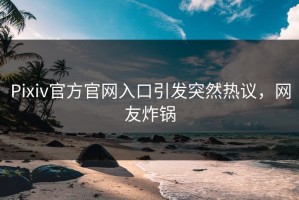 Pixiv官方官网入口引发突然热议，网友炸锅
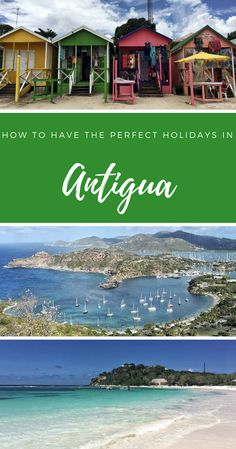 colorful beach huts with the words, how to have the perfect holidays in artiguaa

--- --- ---

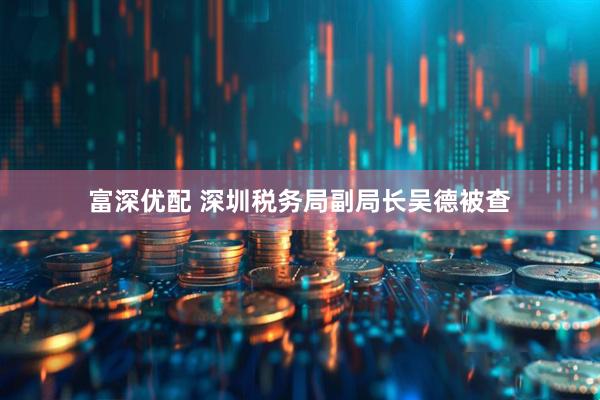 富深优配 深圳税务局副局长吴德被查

--- --- ---

# EXERCISE GOAL
Copy only what runs above from the line containing "Pixiv官方官网入口引发突然热议，网友炸锅" through the line containing "colorful beach huts", exactly. Leave out the pictures.

# SOLUTION FOR THIS TASK
 Pixiv官方官网入口引发突然热议，网友炸锅
 colorful beach huts with the words, how to have the perfect holidays in artiguaa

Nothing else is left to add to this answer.